Text segment:
Skip to main content

Rust + WASM Architecture

The reference architecture for a next-generation browser emulator — learned from mass-nes.


Why Study Rust Emulators?

While our Phase 1-3 approach uses the existing C/Emscripten pipeline (fork N64Wasm), the long-term ideal is a Rust-based architecture. This page documents what that looks like, based on the mass-nes reference implementation — the most sophisticated browser emulator ever built.


mass-nes: The Gold Standard

GitHub: nickmass/mass-nes | NES emulator in Rust targeting WASM

This project demonstrates every architectural pattern we want:

Key Stats

  • WASM binary: 767.7KB (incredibly compact)
  • JS glue: 66.2KB
  • Threads: 3 (main, machine, gfx)

Material for this task:
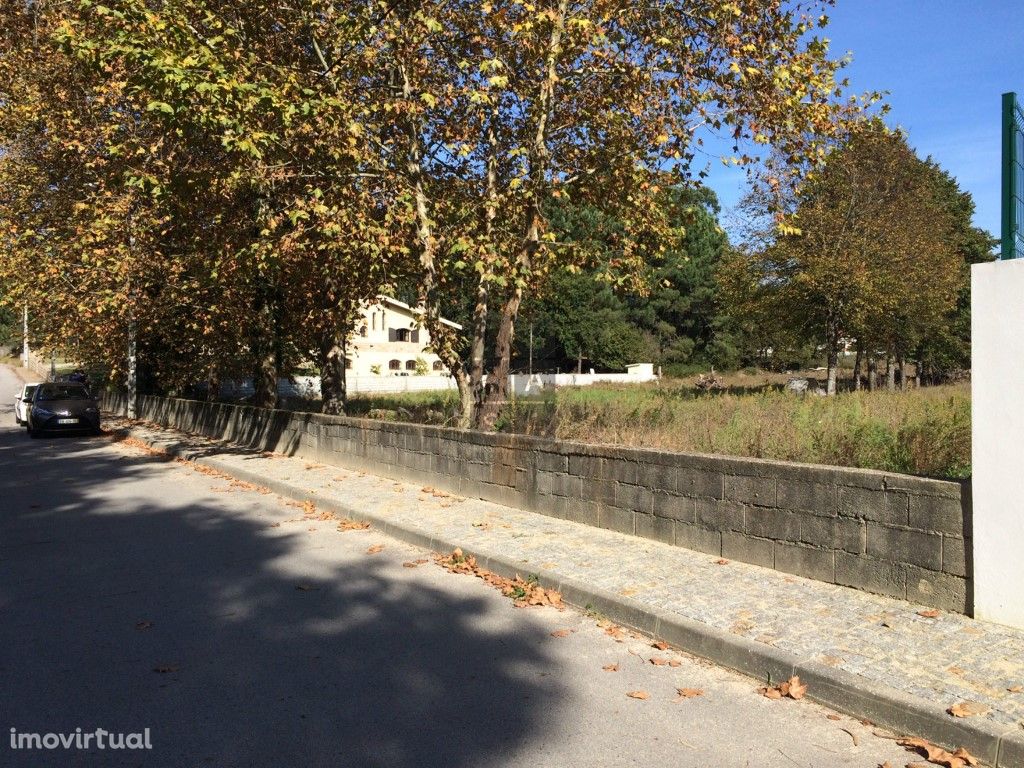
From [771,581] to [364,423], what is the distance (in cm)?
857

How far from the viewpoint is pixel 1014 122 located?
5836 millimetres

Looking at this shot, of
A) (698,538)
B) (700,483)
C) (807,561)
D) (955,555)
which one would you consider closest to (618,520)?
(698,538)

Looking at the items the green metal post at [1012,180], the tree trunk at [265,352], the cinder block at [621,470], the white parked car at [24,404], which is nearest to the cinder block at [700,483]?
the cinder block at [621,470]

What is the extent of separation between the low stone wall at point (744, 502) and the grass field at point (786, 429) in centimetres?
46

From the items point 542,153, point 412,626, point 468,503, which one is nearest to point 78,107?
point 542,153

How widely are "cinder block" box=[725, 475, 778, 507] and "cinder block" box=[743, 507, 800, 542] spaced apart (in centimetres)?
7

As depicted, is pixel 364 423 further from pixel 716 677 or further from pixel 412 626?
pixel 716 677

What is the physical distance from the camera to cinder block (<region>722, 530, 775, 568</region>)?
22.0 feet

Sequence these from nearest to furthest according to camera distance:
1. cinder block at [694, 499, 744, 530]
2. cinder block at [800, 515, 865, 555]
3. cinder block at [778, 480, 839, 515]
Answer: cinder block at [800, 515, 865, 555] < cinder block at [778, 480, 839, 515] < cinder block at [694, 499, 744, 530]

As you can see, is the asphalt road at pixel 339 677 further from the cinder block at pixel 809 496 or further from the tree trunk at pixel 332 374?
the tree trunk at pixel 332 374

Stated problem A: In the page on Rust + WASM architecture, why is mass-nes treated as the reference implementation? Answer in one to three sentences.
Stated problem B: Reproduce the records word for word, starting with the line that contains "Looking at the" and going on through the last line of the records. Include both end lines.

Complete answer A: The page calls mass-nes the most sophisticated browser emulator ever built. It also says the project demonstrates every architectural pattern the team wants.

Complete answer B:
Looking at the items the green metal post at [1012,180], the tree trunk at [265,352], the cinder block at [621,470], the white parked car at [24,404], which is nearest to the cinder block at [700,483]?
the cinder block at [621,470]

What is the extent of separation between the low stone wall at point (744, 502) and the grass field at point (786, 429) in centimetres?
46

From the items point 542,153, point 412,626, point 468,503, which one is nearest to point 78,107?
point 542,153

How widely are "cinder block" box=[725, 475, 778, 507] and "cinder block" box=[743, 507, 800, 542] spaced apart (in centimetres)?
7

As depicted, is pixel 364 423 further from pixel 716 677 or further from pixel 412 626?
pixel 716 677

What is the physical distance from the camera to cinder block (<region>722, 530, 775, 568</region>)?
22.0 feet

Sequence these from nearest to furthest according to camera distance:
1. cinder block at [694, 499, 744, 530]
2. cinder block at [800, 515, 865, 555]
3. cinder block at [778, 480, 839, 515]
Answer: cinder block at [800, 515, 865, 555] < cinder block at [778, 480, 839, 515] < cinder block at [694, 499, 744, 530]

As you can see, is the asphalt road at pixel 339 677 further from the cinder block at pixel 809 496 or further from the tree trunk at pixel 332 374?
the tree trunk at pixel 332 374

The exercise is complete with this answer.